Und das zeigt sich ja auch auf dem Transfermarkt und im Spielerkader des FCs. Der Beste Spieler der Augsburger Geschichte ist und bleibt Helmut Haller... dazu hatten sie offiziell mit Ulrich Bersinger einen der Helden von Bern in ihren Reihen... also einen der unbekannten Helden.
In der aktuellen Generation ist der Beste Spieler, den Augsburg hatte... ähm... Philipp Max? Aber jetzt gebt ehrlich zu: Wer von euch hat es auch nicht mitbekommen, dass der im Sommer zu PSV Eindhoven gewechselt ist?
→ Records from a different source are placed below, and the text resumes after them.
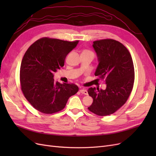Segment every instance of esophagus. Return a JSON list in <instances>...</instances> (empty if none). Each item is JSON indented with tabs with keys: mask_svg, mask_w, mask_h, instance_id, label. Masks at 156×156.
Wrapping results in <instances>:
<instances>
[{
	"mask_svg": "<svg viewBox=\"0 0 156 156\" xmlns=\"http://www.w3.org/2000/svg\"><path fill=\"white\" fill-rule=\"evenodd\" d=\"M79 92H81V94H85V95H87V94H88V92H87V90H85V89H81V90H79Z\"/></svg>",
	"mask_w": 156,
	"mask_h": 156,
	"instance_id": "esophagus-1",
	"label": "esophagus"
}]
</instances>
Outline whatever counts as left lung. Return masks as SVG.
Wrapping results in <instances>:
<instances>
[{"label":"left lung","instance_id":"obj_1","mask_svg":"<svg viewBox=\"0 0 156 156\" xmlns=\"http://www.w3.org/2000/svg\"><path fill=\"white\" fill-rule=\"evenodd\" d=\"M93 48L99 64L95 76L105 79V90L90 88L93 98L88 110L98 116H107L124 105L133 90L135 70L131 56L126 47L112 39L94 41Z\"/></svg>","mask_w":156,"mask_h":156}]
</instances>
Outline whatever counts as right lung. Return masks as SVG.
Listing matches in <instances>:
<instances>
[{
  "label": "right lung",
  "instance_id": "1",
  "mask_svg": "<svg viewBox=\"0 0 156 156\" xmlns=\"http://www.w3.org/2000/svg\"><path fill=\"white\" fill-rule=\"evenodd\" d=\"M79 43L45 37L32 44L23 56L20 84L31 105L44 114L62 111L68 99L76 94L75 84L55 83L53 73L64 66L67 55Z\"/></svg>",
  "mask_w": 156,
  "mask_h": 156
}]
</instances>
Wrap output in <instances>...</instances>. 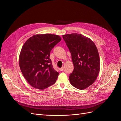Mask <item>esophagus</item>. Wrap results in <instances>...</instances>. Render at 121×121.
Here are the masks:
<instances>
[{"label":"esophagus","instance_id":"obj_1","mask_svg":"<svg viewBox=\"0 0 121 121\" xmlns=\"http://www.w3.org/2000/svg\"><path fill=\"white\" fill-rule=\"evenodd\" d=\"M64 67H61V68H60V71H63L64 70Z\"/></svg>","mask_w":121,"mask_h":121}]
</instances>
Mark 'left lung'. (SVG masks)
<instances>
[{"label":"left lung","mask_w":121,"mask_h":121,"mask_svg":"<svg viewBox=\"0 0 121 121\" xmlns=\"http://www.w3.org/2000/svg\"><path fill=\"white\" fill-rule=\"evenodd\" d=\"M63 37L74 65L69 82L76 88L85 89L95 81L99 73L100 58L97 47L92 40L82 34H65Z\"/></svg>","instance_id":"1"}]
</instances>
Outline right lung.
Segmentation results:
<instances>
[{"mask_svg":"<svg viewBox=\"0 0 121 121\" xmlns=\"http://www.w3.org/2000/svg\"><path fill=\"white\" fill-rule=\"evenodd\" d=\"M61 39L54 34H36L24 44L19 65L24 78L33 87L43 90L56 82L59 73L53 69L49 56L50 51Z\"/></svg>","mask_w":121,"mask_h":121,"instance_id":"right-lung-1","label":"right lung"}]
</instances>
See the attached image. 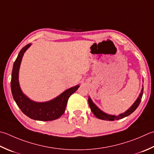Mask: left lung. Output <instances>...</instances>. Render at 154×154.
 I'll use <instances>...</instances> for the list:
<instances>
[{
  "label": "left lung",
  "mask_w": 154,
  "mask_h": 154,
  "mask_svg": "<svg viewBox=\"0 0 154 154\" xmlns=\"http://www.w3.org/2000/svg\"><path fill=\"white\" fill-rule=\"evenodd\" d=\"M143 86L142 85V89L141 90V92L140 93L139 96L137 98L136 100L133 103V105L129 108L128 110H126L125 112L119 114L118 116H115V115H110V114H107L106 113L103 112V111L101 110L94 103H93L92 99L91 97L89 96L88 98V103L90 108H91V110L92 111L93 113L94 114L96 117H97L98 119H103V120H106V121H114V120H118L120 119H123L124 117H127L130 115L134 111L137 109L138 105H140L141 97H142L143 95Z\"/></svg>",
  "instance_id": "left-lung-1"
}]
</instances>
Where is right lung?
<instances>
[{"label": "right lung", "instance_id": "right-lung-1", "mask_svg": "<svg viewBox=\"0 0 154 154\" xmlns=\"http://www.w3.org/2000/svg\"><path fill=\"white\" fill-rule=\"evenodd\" d=\"M31 46L30 43L24 47L14 63L11 82L12 94L18 107L26 116L38 121H53L59 118L64 113L69 97L77 91L79 85L65 90L55 98L48 101L37 102L29 99L20 89L19 74L24 53Z\"/></svg>", "mask_w": 154, "mask_h": 154}]
</instances>
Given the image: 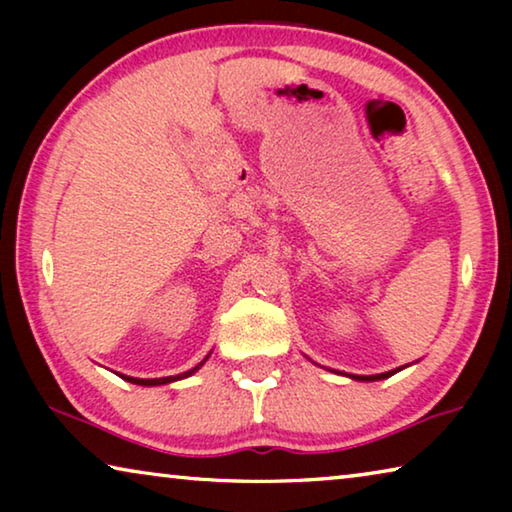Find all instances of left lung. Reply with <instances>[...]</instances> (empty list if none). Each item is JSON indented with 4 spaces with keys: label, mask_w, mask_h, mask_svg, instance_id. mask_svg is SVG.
Wrapping results in <instances>:
<instances>
[{
    "label": "left lung",
    "mask_w": 512,
    "mask_h": 512,
    "mask_svg": "<svg viewBox=\"0 0 512 512\" xmlns=\"http://www.w3.org/2000/svg\"><path fill=\"white\" fill-rule=\"evenodd\" d=\"M397 370H400V368H397ZM397 370H391V372H384V375H368V377H361V375H357V377H354L352 375V379H359V381H377V379H386V377H391V375H395V372Z\"/></svg>",
    "instance_id": "1"
}]
</instances>
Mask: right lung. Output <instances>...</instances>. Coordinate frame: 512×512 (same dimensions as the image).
Returning a JSON list of instances; mask_svg holds the SVG:
<instances>
[{"label":"right lung","instance_id":"right-lung-1","mask_svg":"<svg viewBox=\"0 0 512 512\" xmlns=\"http://www.w3.org/2000/svg\"><path fill=\"white\" fill-rule=\"evenodd\" d=\"M205 361H201L198 363L196 368H192V370H187V372H183V375H176V377H162V379H135V377H124L126 381H131V384H140V386H160V384H169V381H176V379H183V377H189V375H194V372L203 366Z\"/></svg>","mask_w":512,"mask_h":512}]
</instances>
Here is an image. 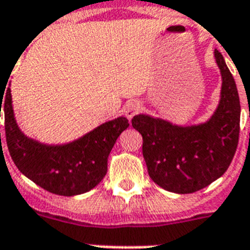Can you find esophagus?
<instances>
[{
	"label": "esophagus",
	"mask_w": 250,
	"mask_h": 250,
	"mask_svg": "<svg viewBox=\"0 0 250 250\" xmlns=\"http://www.w3.org/2000/svg\"><path fill=\"white\" fill-rule=\"evenodd\" d=\"M140 109H141L140 102H137V101L128 102V104L125 106V115L128 118V119H132V118L135 117L139 111H140Z\"/></svg>",
	"instance_id": "esophagus-1"
}]
</instances>
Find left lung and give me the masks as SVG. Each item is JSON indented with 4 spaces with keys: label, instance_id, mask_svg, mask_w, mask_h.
Instances as JSON below:
<instances>
[{
    "label": "left lung",
    "instance_id": "1",
    "mask_svg": "<svg viewBox=\"0 0 250 250\" xmlns=\"http://www.w3.org/2000/svg\"><path fill=\"white\" fill-rule=\"evenodd\" d=\"M222 76L221 98L213 115L190 125L139 114L132 127L143 136V156L149 176L174 193H193L225 174L236 152L240 132V100L232 74L217 49Z\"/></svg>",
    "mask_w": 250,
    "mask_h": 250
}]
</instances>
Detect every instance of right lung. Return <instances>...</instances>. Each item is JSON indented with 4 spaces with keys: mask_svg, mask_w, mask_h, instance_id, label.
<instances>
[{
    "mask_svg": "<svg viewBox=\"0 0 250 250\" xmlns=\"http://www.w3.org/2000/svg\"><path fill=\"white\" fill-rule=\"evenodd\" d=\"M1 107L6 143L15 166L37 186L60 196L85 193L101 182L115 141L129 125L127 118L119 117L71 143L49 145L21 132L14 115L9 85L0 89V114Z\"/></svg>",
    "mask_w": 250,
    "mask_h": 250,
    "instance_id": "right-lung-1",
    "label": "right lung"
}]
</instances>
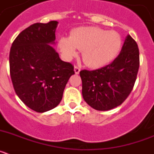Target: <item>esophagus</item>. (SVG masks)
<instances>
[{
    "label": "esophagus",
    "mask_w": 154,
    "mask_h": 154,
    "mask_svg": "<svg viewBox=\"0 0 154 154\" xmlns=\"http://www.w3.org/2000/svg\"><path fill=\"white\" fill-rule=\"evenodd\" d=\"M74 71H75V74H79L80 72V68L79 67V66H77V65H75Z\"/></svg>",
    "instance_id": "obj_1"
}]
</instances>
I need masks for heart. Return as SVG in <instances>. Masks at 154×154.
<instances>
[{
	"label": "heart",
	"instance_id": "b5f03b06",
	"mask_svg": "<svg viewBox=\"0 0 154 154\" xmlns=\"http://www.w3.org/2000/svg\"><path fill=\"white\" fill-rule=\"evenodd\" d=\"M122 38L118 32L106 31L99 27H80L73 30L70 37L59 40L58 47L66 59L82 50V60L89 67L101 68L109 63L118 55Z\"/></svg>",
	"mask_w": 154,
	"mask_h": 154
}]
</instances>
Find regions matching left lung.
Here are the masks:
<instances>
[{
    "mask_svg": "<svg viewBox=\"0 0 154 154\" xmlns=\"http://www.w3.org/2000/svg\"><path fill=\"white\" fill-rule=\"evenodd\" d=\"M140 67L138 45L130 35L112 63L101 69L79 72L82 96L92 108L106 111L117 107L133 90Z\"/></svg>",
    "mask_w": 154,
    "mask_h": 154,
    "instance_id": "obj_1",
    "label": "left lung"
}]
</instances>
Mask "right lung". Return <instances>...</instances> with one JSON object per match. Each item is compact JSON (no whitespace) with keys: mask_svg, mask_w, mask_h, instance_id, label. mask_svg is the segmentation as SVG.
<instances>
[{"mask_svg":"<svg viewBox=\"0 0 154 154\" xmlns=\"http://www.w3.org/2000/svg\"><path fill=\"white\" fill-rule=\"evenodd\" d=\"M58 21L35 23L12 43L9 55L14 89L32 110L44 112L56 107L74 66L63 62L49 44H54Z\"/></svg>","mask_w":154,"mask_h":154,"instance_id":"obj_1","label":"right lung"}]
</instances>
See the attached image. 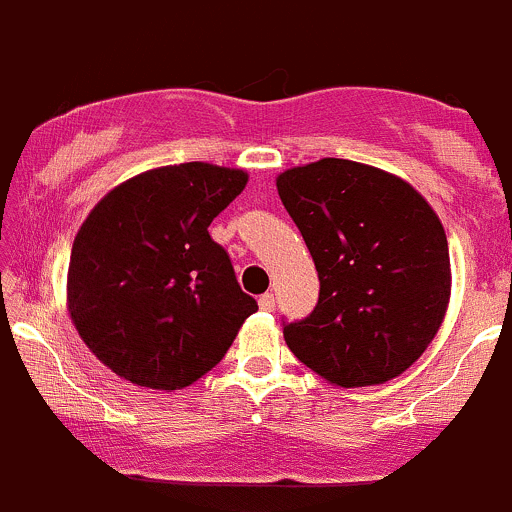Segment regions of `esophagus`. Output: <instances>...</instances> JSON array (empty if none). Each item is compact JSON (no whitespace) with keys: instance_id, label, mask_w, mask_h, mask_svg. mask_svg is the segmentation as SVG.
<instances>
[{"instance_id":"esophagus-1","label":"esophagus","mask_w":512,"mask_h":512,"mask_svg":"<svg viewBox=\"0 0 512 512\" xmlns=\"http://www.w3.org/2000/svg\"><path fill=\"white\" fill-rule=\"evenodd\" d=\"M260 309H265V311H272L274 309V294L272 292L262 294V297H260Z\"/></svg>"}]
</instances>
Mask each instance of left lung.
Returning a JSON list of instances; mask_svg holds the SVG:
<instances>
[{
    "label": "left lung",
    "mask_w": 512,
    "mask_h": 512,
    "mask_svg": "<svg viewBox=\"0 0 512 512\" xmlns=\"http://www.w3.org/2000/svg\"><path fill=\"white\" fill-rule=\"evenodd\" d=\"M319 272V304L284 324L306 368L338 387L380 385L419 358L451 294L441 220L407 181L348 159L277 176Z\"/></svg>",
    "instance_id": "1"
}]
</instances>
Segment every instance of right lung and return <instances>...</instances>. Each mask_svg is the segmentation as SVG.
<instances>
[{
  "mask_svg": "<svg viewBox=\"0 0 512 512\" xmlns=\"http://www.w3.org/2000/svg\"><path fill=\"white\" fill-rule=\"evenodd\" d=\"M247 184L242 169L188 161L112 188L75 235L68 311L112 373L181 390L223 360L257 301L208 225Z\"/></svg>",
  "mask_w": 512,
  "mask_h": 512,
  "instance_id": "right-lung-1",
  "label": "right lung"
}]
</instances>
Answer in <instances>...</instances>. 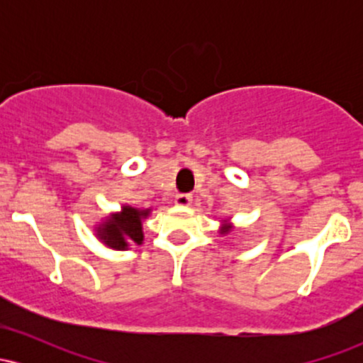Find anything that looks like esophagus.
I'll list each match as a JSON object with an SVG mask.
<instances>
[{"label": "esophagus", "mask_w": 363, "mask_h": 363, "mask_svg": "<svg viewBox=\"0 0 363 363\" xmlns=\"http://www.w3.org/2000/svg\"><path fill=\"white\" fill-rule=\"evenodd\" d=\"M193 203V196L191 194H177L176 196V205L179 206H189Z\"/></svg>", "instance_id": "1"}]
</instances>
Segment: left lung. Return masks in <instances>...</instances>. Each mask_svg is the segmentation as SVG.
<instances>
[{
	"label": "left lung",
	"mask_w": 363,
	"mask_h": 363,
	"mask_svg": "<svg viewBox=\"0 0 363 363\" xmlns=\"http://www.w3.org/2000/svg\"><path fill=\"white\" fill-rule=\"evenodd\" d=\"M227 230H228V227H225V228H223V232H227Z\"/></svg>",
	"instance_id": "obj_1"
}]
</instances>
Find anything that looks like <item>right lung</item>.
Instances as JSON below:
<instances>
[{"mask_svg":"<svg viewBox=\"0 0 363 363\" xmlns=\"http://www.w3.org/2000/svg\"><path fill=\"white\" fill-rule=\"evenodd\" d=\"M150 210H136L131 206H123L121 213L112 215V218L99 228V237L112 249H126L129 244H141L143 230L141 220L147 218Z\"/></svg>","mask_w":363,"mask_h":363,"instance_id":"obj_1","label":"right lung"}]
</instances>
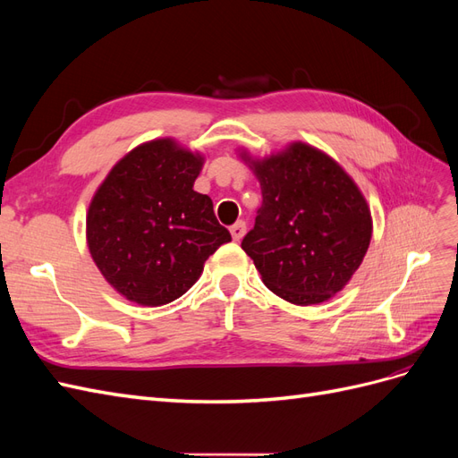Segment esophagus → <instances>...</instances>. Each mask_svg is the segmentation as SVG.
<instances>
[{
    "mask_svg": "<svg viewBox=\"0 0 458 458\" xmlns=\"http://www.w3.org/2000/svg\"><path fill=\"white\" fill-rule=\"evenodd\" d=\"M244 233H246V224H244V221H237V224H234V225L231 227L233 241L239 242V241L244 237Z\"/></svg>",
    "mask_w": 458,
    "mask_h": 458,
    "instance_id": "34e87169",
    "label": "esophagus"
}]
</instances>
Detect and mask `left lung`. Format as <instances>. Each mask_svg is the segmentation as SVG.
I'll list each match as a JSON object with an SVG mask.
<instances>
[{
	"label": "left lung",
	"instance_id": "left-lung-1",
	"mask_svg": "<svg viewBox=\"0 0 458 458\" xmlns=\"http://www.w3.org/2000/svg\"><path fill=\"white\" fill-rule=\"evenodd\" d=\"M241 157L263 197L241 246L263 284L296 306L330 300L369 250L372 217L363 192L336 160L308 143L261 160Z\"/></svg>",
	"mask_w": 458,
	"mask_h": 458
}]
</instances>
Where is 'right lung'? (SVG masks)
Masks as SVG:
<instances>
[{"instance_id":"1","label":"right lung","mask_w":458,"mask_h":458,"mask_svg":"<svg viewBox=\"0 0 458 458\" xmlns=\"http://www.w3.org/2000/svg\"><path fill=\"white\" fill-rule=\"evenodd\" d=\"M202 164V155L170 137L147 141L95 191L86 217L89 254L126 300L150 308L177 300L231 241L212 199L192 189Z\"/></svg>"}]
</instances>
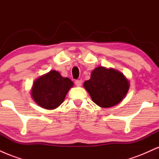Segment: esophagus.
<instances>
[{"instance_id": "1", "label": "esophagus", "mask_w": 159, "mask_h": 159, "mask_svg": "<svg viewBox=\"0 0 159 159\" xmlns=\"http://www.w3.org/2000/svg\"><path fill=\"white\" fill-rule=\"evenodd\" d=\"M75 85L77 86V87H81L82 84V80H77V81H75Z\"/></svg>"}]
</instances>
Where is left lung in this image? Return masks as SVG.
Here are the masks:
<instances>
[{"mask_svg":"<svg viewBox=\"0 0 159 159\" xmlns=\"http://www.w3.org/2000/svg\"><path fill=\"white\" fill-rule=\"evenodd\" d=\"M84 87L94 103L102 107H110L123 99L129 91V82L119 71L99 66L93 70Z\"/></svg>","mask_w":159,"mask_h":159,"instance_id":"left-lung-1","label":"left lung"}]
</instances>
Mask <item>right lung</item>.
I'll return each mask as SVG.
<instances>
[{
  "label": "right lung",
  "instance_id": "1",
  "mask_svg": "<svg viewBox=\"0 0 159 159\" xmlns=\"http://www.w3.org/2000/svg\"><path fill=\"white\" fill-rule=\"evenodd\" d=\"M73 82L63 78L55 70L35 80L31 89V96L36 104L43 108L52 110L59 107L65 99Z\"/></svg>",
  "mask_w": 159,
  "mask_h": 159
}]
</instances>
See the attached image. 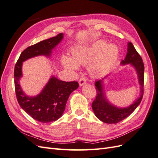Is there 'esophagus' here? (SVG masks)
<instances>
[{
  "instance_id": "obj_1",
  "label": "esophagus",
  "mask_w": 158,
  "mask_h": 158,
  "mask_svg": "<svg viewBox=\"0 0 158 158\" xmlns=\"http://www.w3.org/2000/svg\"><path fill=\"white\" fill-rule=\"evenodd\" d=\"M86 83V80H85V78L82 77V78H80L79 80V85L80 86H82L84 84H85Z\"/></svg>"
}]
</instances>
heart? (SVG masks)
Listing matches in <instances>:
<instances>
[{"label": "heart", "instance_id": "b5f03b06", "mask_svg": "<svg viewBox=\"0 0 158 158\" xmlns=\"http://www.w3.org/2000/svg\"><path fill=\"white\" fill-rule=\"evenodd\" d=\"M106 45V42L101 41L89 46L76 47L72 51V57L63 56L62 63L70 70L78 69V64H88L91 74L101 75L111 68L118 55L116 45Z\"/></svg>", "mask_w": 158, "mask_h": 158}]
</instances>
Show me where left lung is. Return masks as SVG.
<instances>
[{
  "label": "left lung",
  "mask_w": 158,
  "mask_h": 158,
  "mask_svg": "<svg viewBox=\"0 0 158 158\" xmlns=\"http://www.w3.org/2000/svg\"><path fill=\"white\" fill-rule=\"evenodd\" d=\"M127 53L125 60L121 61V64H130L135 68L138 81L140 85V96L130 106L120 108L113 106L107 101L103 88V80L106 77L95 82L97 95L92 103V107L96 116L100 121L108 124H116L123 121L135 111L139 106L144 93V65L140 55L135 49L131 42L128 43Z\"/></svg>",
  "instance_id": "obj_1"
}]
</instances>
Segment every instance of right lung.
<instances>
[{
    "label": "right lung",
    "instance_id": "add662e5",
    "mask_svg": "<svg viewBox=\"0 0 158 158\" xmlns=\"http://www.w3.org/2000/svg\"><path fill=\"white\" fill-rule=\"evenodd\" d=\"M63 38V33H60L55 37L28 47L21 53L14 68V85L18 102L26 113L41 123H50L59 119L64 113L69 95L78 88L79 84L75 81L64 82L52 76L40 94L28 96L23 92L19 82L22 76V63L36 56L49 57L52 49Z\"/></svg>",
    "mask_w": 158,
    "mask_h": 158
}]
</instances>
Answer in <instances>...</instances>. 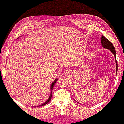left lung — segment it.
<instances>
[{
    "instance_id": "left-lung-1",
    "label": "left lung",
    "mask_w": 124,
    "mask_h": 124,
    "mask_svg": "<svg viewBox=\"0 0 124 124\" xmlns=\"http://www.w3.org/2000/svg\"><path fill=\"white\" fill-rule=\"evenodd\" d=\"M101 46H102L103 48H106V49L109 50L111 51L113 54L114 56L115 57V63H116V73L117 72V69H118V66H117V61H116V52L114 46H113V44H112L110 41L108 40L106 37L103 36H102V37H101Z\"/></svg>"
}]
</instances>
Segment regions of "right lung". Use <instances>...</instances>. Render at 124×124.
<instances>
[{
    "label": "right lung",
    "mask_w": 124,
    "mask_h": 124,
    "mask_svg": "<svg viewBox=\"0 0 124 124\" xmlns=\"http://www.w3.org/2000/svg\"><path fill=\"white\" fill-rule=\"evenodd\" d=\"M17 38V39H18ZM58 80V79L57 78H56V79H55L53 82H52V83L51 84V86H50V89H51V93H50V96H49V98H48V99L46 101V102H45L44 103H43V104H41V105H39V106H38V107H40V106H44V105H45V104H47L48 102H49L50 101H51V98H52V90H53V87H54V85L55 84V83H56V82H57V81Z\"/></svg>",
    "instance_id": "add662e5"
}]
</instances>
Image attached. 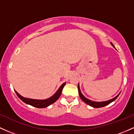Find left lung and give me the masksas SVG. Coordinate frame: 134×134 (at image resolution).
Returning <instances> with one entry per match:
<instances>
[{
	"mask_svg": "<svg viewBox=\"0 0 134 134\" xmlns=\"http://www.w3.org/2000/svg\"><path fill=\"white\" fill-rule=\"evenodd\" d=\"M111 44L113 45V47H114V45L113 44V43H111ZM78 93H79V96H80L82 100H83L84 102H85L86 104H87L88 105H90V106L93 107V108H102V107H104V106H105V105H108V104H109L110 103H111L114 100H115L119 96V95H120V93H119L116 97H115L114 98H112V99L109 100H108V101H104V102H94V101L90 100L88 99V98H86V97H85L83 96V95L81 93V91H80V88H79V84H78Z\"/></svg>",
	"mask_w": 134,
	"mask_h": 134,
	"instance_id": "1",
	"label": "left lung"
}]
</instances>
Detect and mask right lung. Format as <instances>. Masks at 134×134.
I'll return each instance as SVG.
<instances>
[{"label": "right lung", "mask_w": 134, "mask_h": 134, "mask_svg": "<svg viewBox=\"0 0 134 134\" xmlns=\"http://www.w3.org/2000/svg\"><path fill=\"white\" fill-rule=\"evenodd\" d=\"M65 85V83H64V84H62V85H61V86L59 88V89L57 90V92H56L51 97L46 100H36L31 99V98H24L18 93L16 91H15V92L18 95V97L23 102L26 103V104H29V105H32V106L34 107H36L37 108H44L49 106L51 104H53L54 102H56V101L58 100V98L60 97V95H61L62 90L64 88Z\"/></svg>", "instance_id": "add662e5"}]
</instances>
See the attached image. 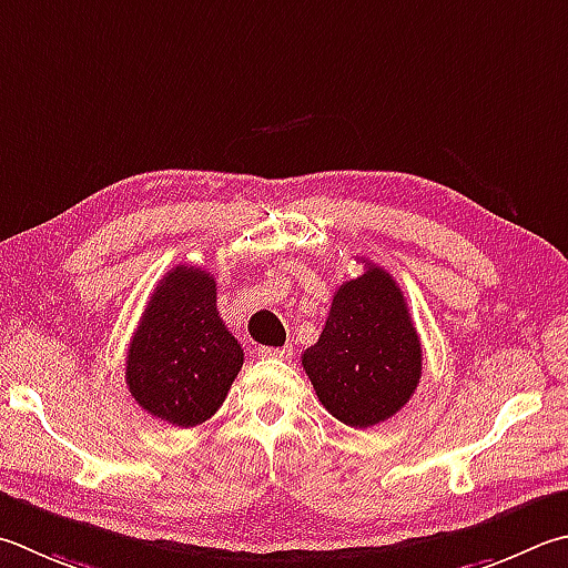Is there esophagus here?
<instances>
[{
    "instance_id": "1",
    "label": "esophagus",
    "mask_w": 568,
    "mask_h": 568,
    "mask_svg": "<svg viewBox=\"0 0 568 568\" xmlns=\"http://www.w3.org/2000/svg\"><path fill=\"white\" fill-rule=\"evenodd\" d=\"M257 357H267V359H291L293 357V347H257Z\"/></svg>"
}]
</instances>
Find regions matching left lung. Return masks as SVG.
Listing matches in <instances>:
<instances>
[{
	"instance_id": "8db88e82",
	"label": "left lung",
	"mask_w": 568,
	"mask_h": 568,
	"mask_svg": "<svg viewBox=\"0 0 568 568\" xmlns=\"http://www.w3.org/2000/svg\"><path fill=\"white\" fill-rule=\"evenodd\" d=\"M363 263V275L337 287L323 333L303 353L323 407L355 429L399 412L422 377V343L405 295L387 271Z\"/></svg>"
}]
</instances>
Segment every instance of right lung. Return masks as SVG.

Während andere Mannschaften ständig junge und talentierte Spieler ausbilden um auf dem Transfermarkt gewinne zu erzielen... erzielte Augsburg ein einziges Mal mehr als 10 Millionen Ablöse. Für Abdul Rahman Baba... Weil der irgendwie den Chelsea Scouts aufgefallen ist und die weigern sich halt weniger als 20 Millionen für einen Spieler zu bezahlen, egal wie unnötig das erscheint. So profitierte Augsburg von der einen guten Saison, die Baba jemals gespielt hat.
Und selbst wenn man dann mit Alfred Finnbogasson einen EM-Star in seinen Reihen hat, ist der so oft verletzt, dass man ihn nicht für gigantische Ablösesummen verkaufen kann.
Das ist aber halt auch alles mehr oder weniger geplant. Denn wenn mit Daniel Baier eine Vereinsikone abgegeben wird, holt man nicht irgendwelche jungen Perspektivspieler, sondern Daniel Caligiuri und Tobias Stobl. 2 Spieler, die von den Mannschaften mit angeblich höheren Ansprüchen nicht mehr gebraucht werden, die aber immer noch gut genug sind um solide Bundesligakost anzubieten. Eiskalte und rein rationale Entscheidungen, die das überleben im Hier und Jetzt sichern. Die aber niemanden vom Hocker reißen.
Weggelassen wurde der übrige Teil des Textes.